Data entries
★ ★ ★

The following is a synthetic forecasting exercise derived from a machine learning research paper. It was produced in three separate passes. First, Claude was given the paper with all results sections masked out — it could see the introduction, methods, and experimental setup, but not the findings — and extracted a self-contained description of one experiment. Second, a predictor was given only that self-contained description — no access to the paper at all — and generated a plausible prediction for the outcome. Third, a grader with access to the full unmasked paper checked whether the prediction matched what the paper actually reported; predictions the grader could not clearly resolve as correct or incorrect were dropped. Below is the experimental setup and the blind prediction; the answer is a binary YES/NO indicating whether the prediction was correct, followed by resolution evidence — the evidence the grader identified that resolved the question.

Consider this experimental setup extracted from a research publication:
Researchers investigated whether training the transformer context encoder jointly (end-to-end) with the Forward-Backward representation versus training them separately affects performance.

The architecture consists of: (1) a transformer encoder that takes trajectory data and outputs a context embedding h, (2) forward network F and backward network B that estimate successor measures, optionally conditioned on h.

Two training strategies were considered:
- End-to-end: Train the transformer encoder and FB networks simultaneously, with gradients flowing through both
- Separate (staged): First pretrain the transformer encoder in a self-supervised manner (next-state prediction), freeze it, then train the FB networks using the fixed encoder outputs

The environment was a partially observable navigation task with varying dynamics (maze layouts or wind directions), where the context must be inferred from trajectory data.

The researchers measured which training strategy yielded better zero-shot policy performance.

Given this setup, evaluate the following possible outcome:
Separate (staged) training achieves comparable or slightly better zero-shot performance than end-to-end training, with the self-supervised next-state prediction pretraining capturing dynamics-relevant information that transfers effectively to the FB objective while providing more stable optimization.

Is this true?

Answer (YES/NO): YES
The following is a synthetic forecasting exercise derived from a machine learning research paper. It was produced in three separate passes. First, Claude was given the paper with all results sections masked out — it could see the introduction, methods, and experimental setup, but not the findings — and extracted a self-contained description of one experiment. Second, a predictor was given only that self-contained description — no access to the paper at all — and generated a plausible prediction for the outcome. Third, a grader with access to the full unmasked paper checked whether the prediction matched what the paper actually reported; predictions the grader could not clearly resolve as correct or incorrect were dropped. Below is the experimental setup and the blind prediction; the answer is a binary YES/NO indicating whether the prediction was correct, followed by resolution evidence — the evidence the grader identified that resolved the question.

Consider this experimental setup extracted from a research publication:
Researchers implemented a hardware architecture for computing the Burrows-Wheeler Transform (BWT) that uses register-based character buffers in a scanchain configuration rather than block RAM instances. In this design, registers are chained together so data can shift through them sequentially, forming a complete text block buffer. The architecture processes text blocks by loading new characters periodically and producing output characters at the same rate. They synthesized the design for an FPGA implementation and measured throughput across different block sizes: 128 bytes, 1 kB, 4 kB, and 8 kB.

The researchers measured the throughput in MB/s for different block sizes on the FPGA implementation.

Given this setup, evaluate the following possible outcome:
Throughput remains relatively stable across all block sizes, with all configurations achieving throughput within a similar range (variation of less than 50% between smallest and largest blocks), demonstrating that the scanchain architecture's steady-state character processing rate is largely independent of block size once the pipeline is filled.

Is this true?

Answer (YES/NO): NO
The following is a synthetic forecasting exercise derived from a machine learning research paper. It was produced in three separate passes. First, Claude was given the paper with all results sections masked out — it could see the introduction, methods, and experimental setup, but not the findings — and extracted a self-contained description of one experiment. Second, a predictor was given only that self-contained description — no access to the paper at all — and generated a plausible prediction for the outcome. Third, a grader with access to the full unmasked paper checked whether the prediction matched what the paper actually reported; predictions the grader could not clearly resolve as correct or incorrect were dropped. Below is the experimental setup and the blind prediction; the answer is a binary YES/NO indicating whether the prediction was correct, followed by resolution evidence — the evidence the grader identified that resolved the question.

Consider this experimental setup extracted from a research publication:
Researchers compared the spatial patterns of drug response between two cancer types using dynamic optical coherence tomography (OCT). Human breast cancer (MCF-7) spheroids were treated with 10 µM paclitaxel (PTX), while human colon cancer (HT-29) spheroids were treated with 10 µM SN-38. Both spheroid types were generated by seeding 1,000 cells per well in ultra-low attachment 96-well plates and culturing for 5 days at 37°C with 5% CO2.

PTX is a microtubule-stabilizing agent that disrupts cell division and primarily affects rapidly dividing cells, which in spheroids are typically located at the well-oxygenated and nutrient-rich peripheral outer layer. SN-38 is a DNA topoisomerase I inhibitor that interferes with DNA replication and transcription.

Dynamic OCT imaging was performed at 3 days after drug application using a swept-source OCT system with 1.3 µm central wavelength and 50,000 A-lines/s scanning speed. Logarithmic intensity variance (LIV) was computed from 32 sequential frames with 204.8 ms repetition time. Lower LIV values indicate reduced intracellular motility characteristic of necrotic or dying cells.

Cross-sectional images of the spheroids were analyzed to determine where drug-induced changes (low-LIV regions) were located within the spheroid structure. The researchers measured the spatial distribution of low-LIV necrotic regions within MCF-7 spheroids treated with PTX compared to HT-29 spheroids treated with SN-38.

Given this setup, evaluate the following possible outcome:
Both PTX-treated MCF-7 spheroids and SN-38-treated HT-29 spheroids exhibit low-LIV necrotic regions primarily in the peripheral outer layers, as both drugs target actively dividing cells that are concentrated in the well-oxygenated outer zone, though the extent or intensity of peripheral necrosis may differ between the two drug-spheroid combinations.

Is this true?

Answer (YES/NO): NO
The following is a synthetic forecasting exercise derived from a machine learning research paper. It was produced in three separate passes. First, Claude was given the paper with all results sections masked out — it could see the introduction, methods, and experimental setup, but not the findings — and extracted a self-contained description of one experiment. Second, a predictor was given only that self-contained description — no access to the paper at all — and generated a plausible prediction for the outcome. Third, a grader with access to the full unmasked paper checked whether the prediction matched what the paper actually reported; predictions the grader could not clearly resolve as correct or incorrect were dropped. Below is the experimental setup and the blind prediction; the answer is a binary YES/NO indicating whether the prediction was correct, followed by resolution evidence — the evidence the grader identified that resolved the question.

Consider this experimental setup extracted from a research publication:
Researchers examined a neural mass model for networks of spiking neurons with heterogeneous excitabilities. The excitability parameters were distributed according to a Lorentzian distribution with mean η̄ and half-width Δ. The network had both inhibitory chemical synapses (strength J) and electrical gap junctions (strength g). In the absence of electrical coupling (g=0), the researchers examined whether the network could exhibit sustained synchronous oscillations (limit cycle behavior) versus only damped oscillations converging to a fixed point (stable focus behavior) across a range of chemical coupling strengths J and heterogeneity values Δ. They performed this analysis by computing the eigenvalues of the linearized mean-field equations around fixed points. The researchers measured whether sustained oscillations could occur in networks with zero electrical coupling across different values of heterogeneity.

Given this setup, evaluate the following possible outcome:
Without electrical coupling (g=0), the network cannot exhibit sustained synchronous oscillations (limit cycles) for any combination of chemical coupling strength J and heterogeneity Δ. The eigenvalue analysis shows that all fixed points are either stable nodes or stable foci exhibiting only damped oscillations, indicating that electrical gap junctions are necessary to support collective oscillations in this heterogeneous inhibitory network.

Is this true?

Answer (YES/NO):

★ ★ ★

If a line in the records holds the string "better", copy it.

The researchers measured which training strategy yielded better zero-shot policy performance.
Separate (staged) training achieves comparable or slightly better zero-shot performance than end-to-end training, with the self-supervised next-state prediction pretraining capturing dynamics-relevant information that transfers effectively to the FB objective while providing more stable optimization.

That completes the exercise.